** INSTRUCCIONES **
(a) Según el texto sobre Allende, ¿por qué emisora transmitió el Presidente su discurso de despedida?
(b) Reproduce el fragmento del texto sobre Allende comprendido entre "Palabra cumplida. Con" y "luego se superan.", ambos incluidos.
(c) Prolonga el texto sobre la muerte de Allende desde el punto en que termina.

++++ TEXTO DADO

Describió así la valentía y los actos del Presidente antes del epílogo definitivo: «Allende, con el casco puesto, estaba tranquilo, muy sereno, pero decepcionado. Los edecanes militares de La Moneda le dijeron: ‘Mire, todas las Fuerzas Armadas están en el golpe, así que renuncie’. Él les responde: ‘Ustedes pónganse a disposición de sus mandos, que yo me quedaré aquí como Presidente’. Poco antes transmitiría por Radio Magallanes el discurso de la despedida; el pliego de cargos contra la deslealtad castrense, las ambiciones de la oligarquía nacional y su sometimiento a Washington: ‘¡Yo no voy a renunciar! Colocado en un tránsito histórico, pagaré con mi vida la lealtad al pueblo’ (…)».
Palabra cumplida. Con su muerte y la disolución del gobierno de la Unidad Popular, se quebraba uno de los sueños más hermosos de la América Latina del siglo XX. Supuso, a no dudarlo, un lamentable retroceso histórico; pero es sabido que la historia no marcha en línea recta y tiene sus vueltas momentáneas atrás que luego se superan.

++++++++
++++ MATERIAL PROPORCIONADO

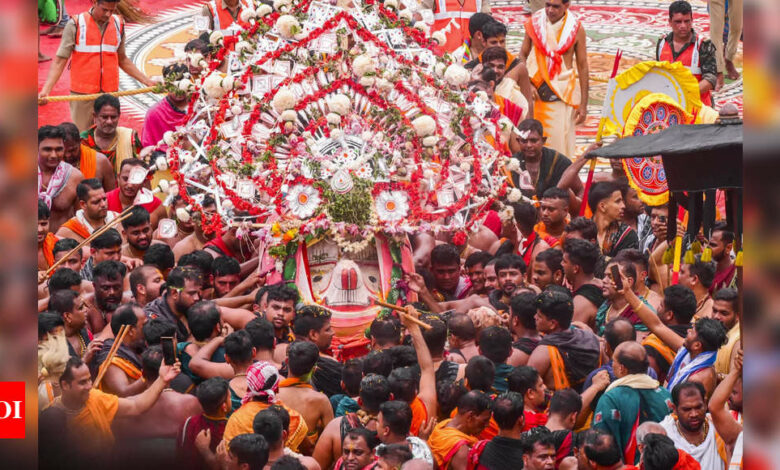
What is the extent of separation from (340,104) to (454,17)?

++++++++
++++ MATERIAL PROPORCIONADO

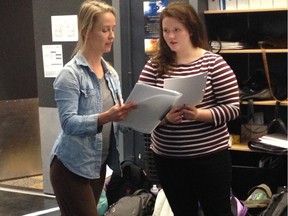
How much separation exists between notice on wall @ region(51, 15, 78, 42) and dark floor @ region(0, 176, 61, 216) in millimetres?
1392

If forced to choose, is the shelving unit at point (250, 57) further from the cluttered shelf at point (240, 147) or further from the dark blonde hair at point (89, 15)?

++++++++
++++ MATERIAL PROPORCIONADO

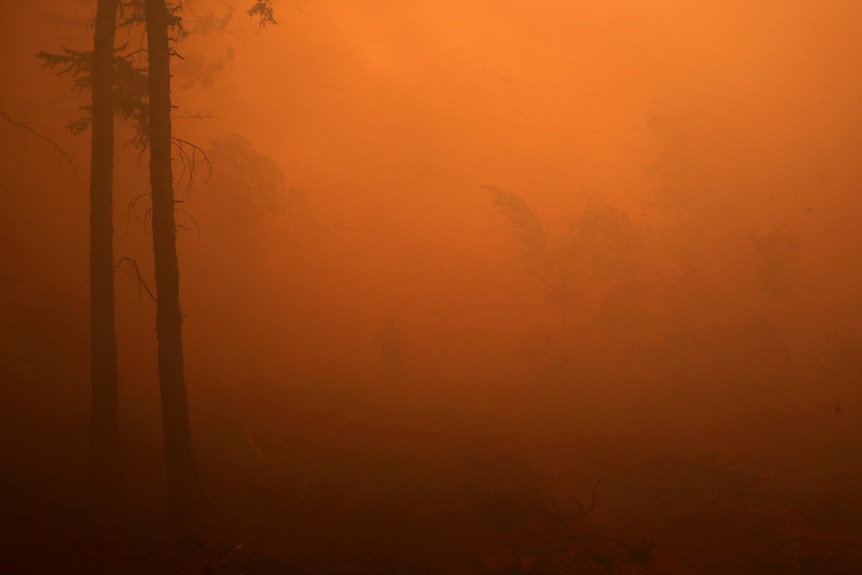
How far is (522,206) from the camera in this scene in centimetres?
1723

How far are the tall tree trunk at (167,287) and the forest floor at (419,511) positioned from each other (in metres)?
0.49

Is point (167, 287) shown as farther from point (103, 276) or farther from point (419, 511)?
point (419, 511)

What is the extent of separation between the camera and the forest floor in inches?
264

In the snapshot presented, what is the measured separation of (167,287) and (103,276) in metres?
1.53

++++++++

** RESPUESTAS **
(a) Por Radio Magallanes.

(b)
Palabra cumplida. Con su muerte y la disolución del gobierno de la Unidad Popular, se quebraba uno de los sueños más hermosos de la América Latina del siglo XX. Supuso, a no dudarlo, un lamentable retroceso histórico; pero es sabido que la historia no marcha en línea recta y tiene sus vueltas momentáneas atrás que luego se superan.

(c)
El giro a la izquierda de un segmento considerable del mapa regional, la vocación integracionista y solidaria que acompaña a sus líderes, el deseo de justicia social que se expresa en tan bellos y trascendentes como cotidianos actos de humanidad, constituyen la mejor respuesta, la consecuencia exacta para con el legado de un hombre que ayudó a pensar. Un símbolo de la libertad cuya memoria no pudo hollar jamás la ensangrentada bota de aquellas bestias vestidas de verde.